In history, letters emerged from Bedford (England), Birmingham (Alabama), and Tegel (Germany), sent to the church from John Bunyan, Martin Luther King and Dietrich Bonhoeffer. These messages created an international stir as God’s perspective was communicated from tiny prison cells.


Can anything good come out of Lockdown?


Maybe that is what John the Baptist was thinking when he was thrown into a prison by King Herod.


Suddenly the charismatic larger than life public figure, who had taken the world by storm appeared to be cut down to size. The voice who had cried out in the wilderness is silenced; the man who inspired great loyalty among his followers seems to have hit a wall.


Being locked down can have a strange effect upon some people.


It is possible too for extroverts to experience moments of self-doubt. They scratch their heads and wonder, “Has it all come to this?” or, “Is this the end of the road?”


When we are in confined circumstances the walls that bear down upon us can have an impact on our interior world. Our ability to see beyond our reduced circumstances is limited and we can feel like birds without wings.


That is how John the Baptist seems to feel like when he was imprisoned.


We see this reflected in his anguished message sent to Jesus from jail:


“Are you the one who was to come, or should we expect another?” (Matthew 11:3)


John has been the warm-up man for the main act. He is supposed to be the one that everybody has been waiting for. Was the wait worth it or has he been barking up the wrong tree?


These dark thoughts can race through the minds of people used to a high profile, who suddenly find themselves side-lined.


The reply that Jesus sends to John wrapped in the language of the Old Testament prophet Isaiah (Matthew 11:4–6).
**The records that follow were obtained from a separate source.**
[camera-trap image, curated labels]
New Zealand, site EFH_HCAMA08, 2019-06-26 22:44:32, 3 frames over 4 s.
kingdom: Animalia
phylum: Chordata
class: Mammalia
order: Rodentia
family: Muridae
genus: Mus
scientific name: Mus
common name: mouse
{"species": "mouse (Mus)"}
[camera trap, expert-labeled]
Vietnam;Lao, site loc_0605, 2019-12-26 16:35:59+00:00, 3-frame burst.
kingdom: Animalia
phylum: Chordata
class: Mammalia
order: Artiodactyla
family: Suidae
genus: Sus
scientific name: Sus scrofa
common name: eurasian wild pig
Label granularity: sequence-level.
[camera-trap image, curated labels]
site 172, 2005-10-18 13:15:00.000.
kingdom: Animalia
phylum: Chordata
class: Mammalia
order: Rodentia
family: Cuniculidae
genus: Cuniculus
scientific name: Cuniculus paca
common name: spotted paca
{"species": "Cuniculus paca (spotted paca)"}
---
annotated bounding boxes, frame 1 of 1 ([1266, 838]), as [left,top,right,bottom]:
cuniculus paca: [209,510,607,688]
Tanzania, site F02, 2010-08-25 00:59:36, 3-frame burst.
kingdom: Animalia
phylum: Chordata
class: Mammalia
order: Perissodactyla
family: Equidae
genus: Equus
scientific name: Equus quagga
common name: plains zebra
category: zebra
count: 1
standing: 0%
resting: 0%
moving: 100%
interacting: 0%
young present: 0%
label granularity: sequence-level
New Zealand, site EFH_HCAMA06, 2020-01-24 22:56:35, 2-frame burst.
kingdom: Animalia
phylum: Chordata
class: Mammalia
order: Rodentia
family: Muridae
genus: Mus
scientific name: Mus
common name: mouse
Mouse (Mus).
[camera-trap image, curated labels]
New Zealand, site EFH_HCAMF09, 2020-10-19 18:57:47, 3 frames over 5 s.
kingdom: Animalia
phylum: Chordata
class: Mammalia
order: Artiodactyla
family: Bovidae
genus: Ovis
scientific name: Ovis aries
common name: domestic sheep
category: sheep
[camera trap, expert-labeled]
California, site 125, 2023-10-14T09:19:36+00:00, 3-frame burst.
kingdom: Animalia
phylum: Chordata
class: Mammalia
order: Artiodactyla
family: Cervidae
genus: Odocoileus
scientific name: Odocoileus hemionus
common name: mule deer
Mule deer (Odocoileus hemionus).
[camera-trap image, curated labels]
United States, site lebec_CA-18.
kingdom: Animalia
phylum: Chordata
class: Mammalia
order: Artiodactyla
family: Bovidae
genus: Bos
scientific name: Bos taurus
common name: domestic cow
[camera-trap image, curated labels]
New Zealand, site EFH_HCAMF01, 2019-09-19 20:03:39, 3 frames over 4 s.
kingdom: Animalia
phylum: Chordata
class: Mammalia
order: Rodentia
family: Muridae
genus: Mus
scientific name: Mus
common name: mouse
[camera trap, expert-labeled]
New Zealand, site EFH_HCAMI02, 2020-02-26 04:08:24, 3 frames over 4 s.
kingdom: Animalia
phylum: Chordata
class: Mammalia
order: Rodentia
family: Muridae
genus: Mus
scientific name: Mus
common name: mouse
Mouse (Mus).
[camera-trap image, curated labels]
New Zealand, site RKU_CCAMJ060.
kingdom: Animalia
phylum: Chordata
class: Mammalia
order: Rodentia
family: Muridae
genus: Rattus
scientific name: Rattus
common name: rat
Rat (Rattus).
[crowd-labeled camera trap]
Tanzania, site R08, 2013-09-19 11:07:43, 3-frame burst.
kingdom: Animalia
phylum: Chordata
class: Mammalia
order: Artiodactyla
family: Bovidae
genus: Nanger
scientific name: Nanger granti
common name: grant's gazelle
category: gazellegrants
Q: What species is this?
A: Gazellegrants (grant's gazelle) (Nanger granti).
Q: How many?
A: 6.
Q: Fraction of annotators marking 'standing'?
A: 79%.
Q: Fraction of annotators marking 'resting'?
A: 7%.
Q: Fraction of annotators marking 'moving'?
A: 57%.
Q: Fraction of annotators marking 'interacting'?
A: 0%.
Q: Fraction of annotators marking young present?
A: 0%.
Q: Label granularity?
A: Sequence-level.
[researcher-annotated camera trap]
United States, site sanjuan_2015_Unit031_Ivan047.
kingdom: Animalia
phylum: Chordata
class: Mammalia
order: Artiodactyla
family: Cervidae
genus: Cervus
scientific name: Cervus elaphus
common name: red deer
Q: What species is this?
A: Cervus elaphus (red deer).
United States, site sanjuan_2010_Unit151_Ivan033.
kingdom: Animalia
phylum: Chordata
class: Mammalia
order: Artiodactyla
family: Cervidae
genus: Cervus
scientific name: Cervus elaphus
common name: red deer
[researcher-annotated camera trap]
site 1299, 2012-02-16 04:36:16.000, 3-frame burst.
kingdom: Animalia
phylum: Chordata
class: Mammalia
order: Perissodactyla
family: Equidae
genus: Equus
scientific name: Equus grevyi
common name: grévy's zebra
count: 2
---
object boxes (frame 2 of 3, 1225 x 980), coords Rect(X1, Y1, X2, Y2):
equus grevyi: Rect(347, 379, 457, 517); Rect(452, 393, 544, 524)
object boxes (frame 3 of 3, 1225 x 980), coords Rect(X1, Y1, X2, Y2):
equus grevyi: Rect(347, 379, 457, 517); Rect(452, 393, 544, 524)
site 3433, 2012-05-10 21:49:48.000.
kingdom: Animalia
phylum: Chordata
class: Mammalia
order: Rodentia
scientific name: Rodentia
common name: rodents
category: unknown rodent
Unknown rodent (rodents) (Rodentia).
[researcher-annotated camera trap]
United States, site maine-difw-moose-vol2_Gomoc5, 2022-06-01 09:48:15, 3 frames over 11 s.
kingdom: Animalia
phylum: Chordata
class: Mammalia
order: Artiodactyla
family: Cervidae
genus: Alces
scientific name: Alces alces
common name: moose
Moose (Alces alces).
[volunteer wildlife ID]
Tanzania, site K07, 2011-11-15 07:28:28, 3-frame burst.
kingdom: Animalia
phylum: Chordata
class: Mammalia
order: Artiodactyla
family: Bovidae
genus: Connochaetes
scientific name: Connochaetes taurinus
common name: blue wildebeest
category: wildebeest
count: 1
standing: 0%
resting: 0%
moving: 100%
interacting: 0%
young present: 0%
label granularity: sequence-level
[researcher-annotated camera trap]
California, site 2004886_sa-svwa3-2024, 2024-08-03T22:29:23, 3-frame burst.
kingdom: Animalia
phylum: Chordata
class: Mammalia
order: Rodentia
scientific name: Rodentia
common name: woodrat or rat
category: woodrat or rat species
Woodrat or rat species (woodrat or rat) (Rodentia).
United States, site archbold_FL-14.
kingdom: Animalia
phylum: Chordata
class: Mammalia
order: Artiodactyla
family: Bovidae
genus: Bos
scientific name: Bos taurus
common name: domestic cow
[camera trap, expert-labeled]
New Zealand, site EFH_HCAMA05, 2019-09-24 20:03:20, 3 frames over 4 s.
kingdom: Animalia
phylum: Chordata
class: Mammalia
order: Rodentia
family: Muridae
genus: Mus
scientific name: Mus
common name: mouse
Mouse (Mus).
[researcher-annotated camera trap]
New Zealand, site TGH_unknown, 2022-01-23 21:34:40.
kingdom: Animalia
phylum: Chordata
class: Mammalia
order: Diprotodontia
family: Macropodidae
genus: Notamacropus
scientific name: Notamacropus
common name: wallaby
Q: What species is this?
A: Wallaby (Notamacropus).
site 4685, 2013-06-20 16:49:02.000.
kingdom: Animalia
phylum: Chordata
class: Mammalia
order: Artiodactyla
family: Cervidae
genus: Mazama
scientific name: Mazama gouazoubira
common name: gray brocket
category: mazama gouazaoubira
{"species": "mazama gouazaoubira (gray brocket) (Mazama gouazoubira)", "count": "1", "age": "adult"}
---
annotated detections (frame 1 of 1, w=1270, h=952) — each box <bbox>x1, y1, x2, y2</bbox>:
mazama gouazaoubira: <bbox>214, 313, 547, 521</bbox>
Jesus claims that what Isaiah promised that the sent one would do, he in fact is doing.


Jesus is saying to John, “I am OK. You are OK and it will be OK”.


During Lockdown number 3 that is what a lot of people need to hear about their lives, their families and their future. It is OK.


The day I have been writing this blog is the Sunday when our church was welcoming its new pastor. It was a lovely Zoom meeting, well attended and full of good things.


Seeing old friends, welcoming new ones and enjoying a sense that this was a beginning of a fresh season. It’s great to welcome a new pastor and his family and accept another young family into church membership today.


It is hard in Lockdown, but you are OK, and it will be OK!